Love the course, learned a lot. And now I am trying to put theory into practice, and I find it quite difficult….
I came up with this use case:
Let’s say I have the transformer paper (Attention is all you need, 2017) and I want to use an LLM to “chat” with this paper so It can answer all my questions about transformers. Using the Generative AI lifecycle and topics discussed in this course. How could this be achieved? What would be an approach?
Some thoughts: A scientific pdf has a certain formatting and is probably too big to fit in a single prompt (some kind of cleaning required and then embeddings?). Also, I assume certain questions can occur very often when “consulting” a scientific paper: E.g. “In what year was this paper published?”, “Who are the authors?”, “Summarise the paper in layman’s terms” this suggests that maybe in-context learning (ICL) is possible? But then again, PDF’s are too large for a single prompt.
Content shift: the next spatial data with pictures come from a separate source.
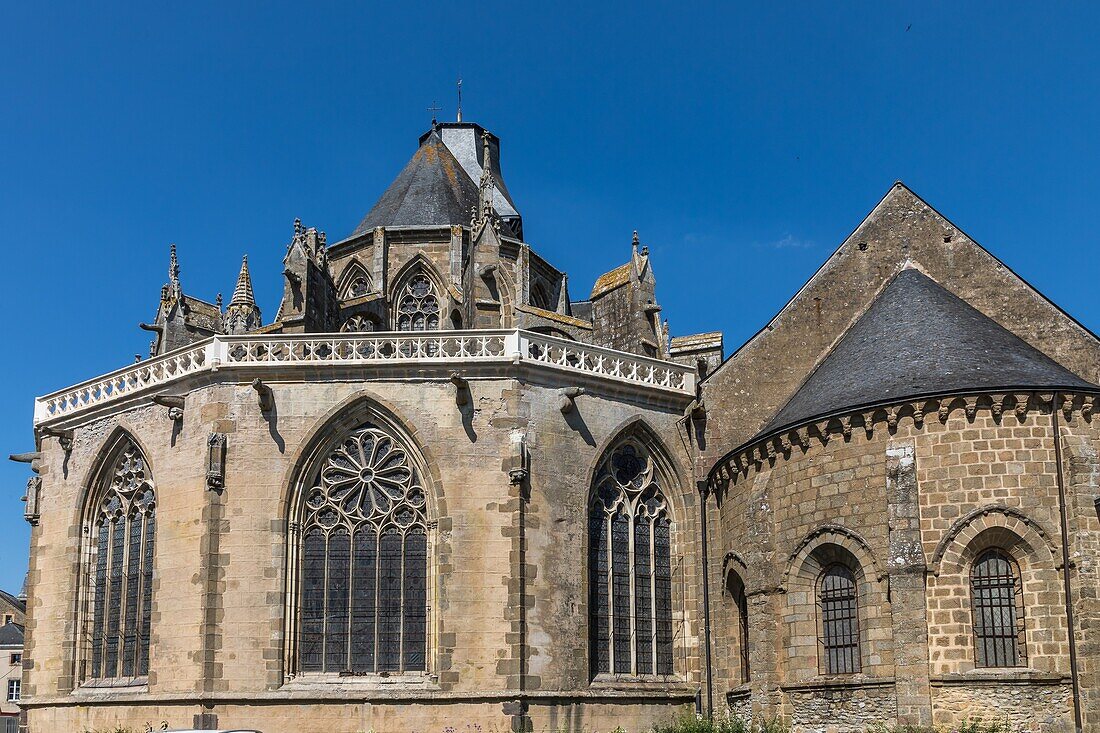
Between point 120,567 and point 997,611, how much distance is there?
15.1 metres

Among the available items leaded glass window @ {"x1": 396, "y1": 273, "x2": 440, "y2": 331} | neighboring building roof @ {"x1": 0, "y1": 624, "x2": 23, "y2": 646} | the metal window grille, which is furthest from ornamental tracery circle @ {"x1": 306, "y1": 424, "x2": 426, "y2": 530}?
neighboring building roof @ {"x1": 0, "y1": 624, "x2": 23, "y2": 646}

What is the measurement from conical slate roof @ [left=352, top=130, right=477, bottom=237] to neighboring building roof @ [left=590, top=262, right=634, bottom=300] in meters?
6.10

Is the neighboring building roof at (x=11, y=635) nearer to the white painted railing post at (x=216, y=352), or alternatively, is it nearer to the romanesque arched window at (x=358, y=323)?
the romanesque arched window at (x=358, y=323)

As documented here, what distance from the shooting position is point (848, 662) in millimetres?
18922

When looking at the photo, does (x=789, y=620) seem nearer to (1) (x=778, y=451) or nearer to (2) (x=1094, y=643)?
(1) (x=778, y=451)

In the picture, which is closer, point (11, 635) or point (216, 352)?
point (216, 352)

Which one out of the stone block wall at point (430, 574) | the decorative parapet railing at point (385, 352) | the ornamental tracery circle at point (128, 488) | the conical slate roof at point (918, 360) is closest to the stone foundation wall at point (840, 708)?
the stone block wall at point (430, 574)

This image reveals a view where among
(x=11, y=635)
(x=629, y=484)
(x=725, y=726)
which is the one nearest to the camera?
(x=725, y=726)

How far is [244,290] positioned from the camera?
2803 cm

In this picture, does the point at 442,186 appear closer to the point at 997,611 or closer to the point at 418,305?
the point at 418,305

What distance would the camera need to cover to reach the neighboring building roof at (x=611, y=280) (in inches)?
1042

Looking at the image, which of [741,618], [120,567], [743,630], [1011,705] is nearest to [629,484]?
[741,618]

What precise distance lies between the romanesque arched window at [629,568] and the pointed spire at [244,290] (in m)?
10.4

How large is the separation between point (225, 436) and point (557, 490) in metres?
5.69
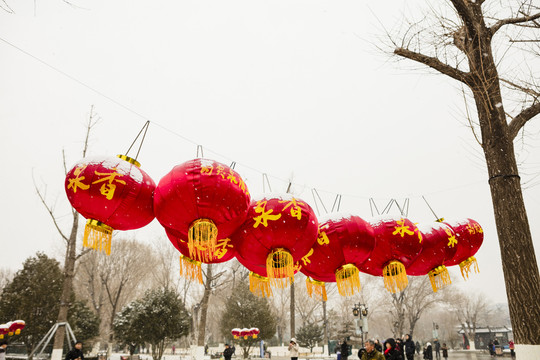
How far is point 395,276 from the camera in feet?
17.1

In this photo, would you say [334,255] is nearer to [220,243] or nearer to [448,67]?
[220,243]

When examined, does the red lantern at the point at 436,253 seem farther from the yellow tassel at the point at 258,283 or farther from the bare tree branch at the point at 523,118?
the yellow tassel at the point at 258,283

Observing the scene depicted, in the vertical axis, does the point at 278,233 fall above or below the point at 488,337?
above

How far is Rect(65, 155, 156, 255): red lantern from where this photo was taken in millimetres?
3783

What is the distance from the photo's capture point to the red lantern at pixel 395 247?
5.17 m

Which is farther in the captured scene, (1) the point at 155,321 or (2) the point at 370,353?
(1) the point at 155,321

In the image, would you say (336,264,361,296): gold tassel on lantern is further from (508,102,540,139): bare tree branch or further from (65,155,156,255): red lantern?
(508,102,540,139): bare tree branch

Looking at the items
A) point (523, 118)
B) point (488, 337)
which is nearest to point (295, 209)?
point (523, 118)

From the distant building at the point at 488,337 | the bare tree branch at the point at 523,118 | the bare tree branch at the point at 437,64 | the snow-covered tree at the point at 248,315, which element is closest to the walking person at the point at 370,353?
the bare tree branch at the point at 523,118

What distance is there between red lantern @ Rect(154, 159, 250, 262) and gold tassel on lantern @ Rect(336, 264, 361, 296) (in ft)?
6.40

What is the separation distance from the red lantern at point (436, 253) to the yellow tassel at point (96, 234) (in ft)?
14.1

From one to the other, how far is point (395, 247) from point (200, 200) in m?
3.04

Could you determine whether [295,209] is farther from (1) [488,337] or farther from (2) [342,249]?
(1) [488,337]

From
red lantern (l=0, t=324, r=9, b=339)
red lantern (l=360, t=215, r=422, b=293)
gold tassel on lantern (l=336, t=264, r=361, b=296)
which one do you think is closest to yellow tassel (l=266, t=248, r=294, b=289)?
gold tassel on lantern (l=336, t=264, r=361, b=296)
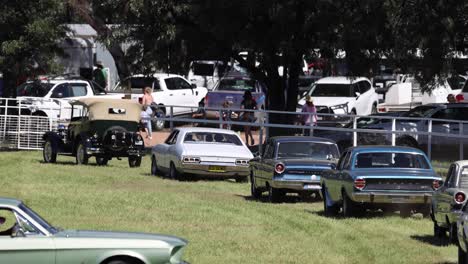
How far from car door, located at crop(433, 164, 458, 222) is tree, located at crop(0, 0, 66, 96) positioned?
2239 cm

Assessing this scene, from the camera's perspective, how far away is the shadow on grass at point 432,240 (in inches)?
693

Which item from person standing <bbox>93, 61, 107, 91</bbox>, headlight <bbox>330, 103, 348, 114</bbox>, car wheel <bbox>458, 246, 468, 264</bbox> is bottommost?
car wheel <bbox>458, 246, 468, 264</bbox>

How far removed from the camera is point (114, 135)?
3052 cm

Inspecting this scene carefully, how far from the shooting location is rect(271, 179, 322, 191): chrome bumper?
23.1 m

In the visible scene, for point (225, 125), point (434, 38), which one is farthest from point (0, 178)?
point (434, 38)

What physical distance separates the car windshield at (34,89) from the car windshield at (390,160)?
72.8ft

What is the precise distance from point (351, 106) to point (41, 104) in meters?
12.0

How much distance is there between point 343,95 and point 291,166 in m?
22.6

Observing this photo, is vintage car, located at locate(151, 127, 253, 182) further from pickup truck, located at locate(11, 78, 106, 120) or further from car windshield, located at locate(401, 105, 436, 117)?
pickup truck, located at locate(11, 78, 106, 120)

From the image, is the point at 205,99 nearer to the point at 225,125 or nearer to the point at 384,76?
the point at 225,125

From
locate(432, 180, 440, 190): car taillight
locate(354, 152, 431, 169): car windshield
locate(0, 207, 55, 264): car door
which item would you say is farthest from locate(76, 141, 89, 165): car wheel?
locate(0, 207, 55, 264): car door

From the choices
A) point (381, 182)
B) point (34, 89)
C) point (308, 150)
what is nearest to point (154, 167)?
point (308, 150)

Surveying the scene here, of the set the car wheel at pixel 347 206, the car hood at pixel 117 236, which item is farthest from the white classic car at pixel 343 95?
the car hood at pixel 117 236

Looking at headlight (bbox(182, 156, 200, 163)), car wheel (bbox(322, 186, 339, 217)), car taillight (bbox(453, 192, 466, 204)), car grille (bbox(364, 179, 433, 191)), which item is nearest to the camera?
car taillight (bbox(453, 192, 466, 204))
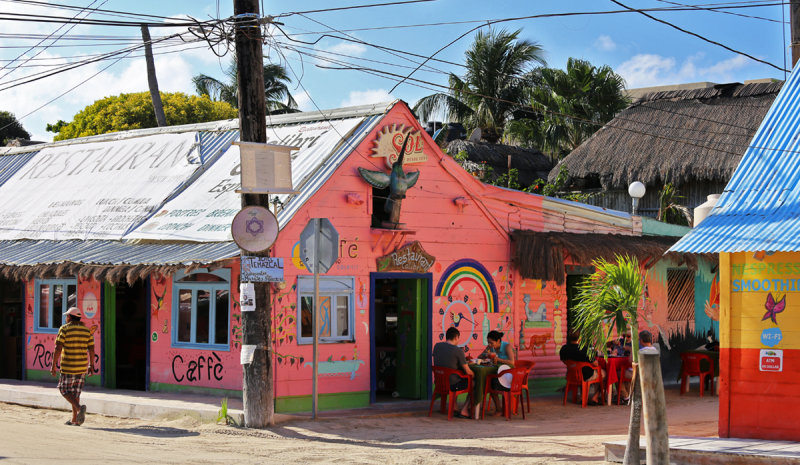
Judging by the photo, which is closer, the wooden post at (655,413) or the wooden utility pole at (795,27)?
the wooden post at (655,413)

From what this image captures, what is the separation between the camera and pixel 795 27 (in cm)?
1448

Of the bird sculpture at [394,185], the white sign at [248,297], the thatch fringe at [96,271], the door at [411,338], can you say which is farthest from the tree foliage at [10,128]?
the white sign at [248,297]

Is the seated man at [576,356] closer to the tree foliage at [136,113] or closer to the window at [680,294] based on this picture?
the window at [680,294]

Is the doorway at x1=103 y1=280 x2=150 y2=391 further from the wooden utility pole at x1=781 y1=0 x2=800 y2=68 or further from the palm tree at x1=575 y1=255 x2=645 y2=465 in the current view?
the wooden utility pole at x1=781 y1=0 x2=800 y2=68

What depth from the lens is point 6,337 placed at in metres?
19.6

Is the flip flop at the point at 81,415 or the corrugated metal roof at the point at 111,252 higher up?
the corrugated metal roof at the point at 111,252

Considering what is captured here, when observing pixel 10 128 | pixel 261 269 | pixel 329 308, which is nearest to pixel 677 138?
pixel 329 308

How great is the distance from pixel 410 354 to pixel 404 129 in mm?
3807

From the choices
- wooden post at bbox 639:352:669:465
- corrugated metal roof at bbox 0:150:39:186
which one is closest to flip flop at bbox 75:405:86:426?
wooden post at bbox 639:352:669:465

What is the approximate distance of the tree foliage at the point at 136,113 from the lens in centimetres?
3559

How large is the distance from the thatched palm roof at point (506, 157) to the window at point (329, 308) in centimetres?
1675

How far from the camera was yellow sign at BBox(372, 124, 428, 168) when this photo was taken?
15.8 metres

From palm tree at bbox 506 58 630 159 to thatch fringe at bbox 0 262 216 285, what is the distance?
23119 mm

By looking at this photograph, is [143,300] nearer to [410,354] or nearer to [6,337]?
[6,337]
What type of pre-trained model could be fine-tuned for this? Or should we view this problem as an external application problem and use something like RAG?
I’m confused . Hopefully someone can give some pointers or share their thoughts. It would be much appreciated.
You saw already the way of using embeddings to solve part of your problem.
Then you have some other questions:
PDF too large: Yes, you have to split it in chunks if you want to give it to an LLM to extract data or summarize it.
For this task, I think that the big models are the best. Think GPT, Claude. Smaller models, in my experience, are not too good at extracting or creating good summaries.
There are many ways to augment LLMs by uploading documents to an application that then uses an LLM to analyze it. You can even do this out of the box with Claude (https://claude.ai/) if you don’t want to build anything. It allows you to upload up to 5MB (iirc) documents.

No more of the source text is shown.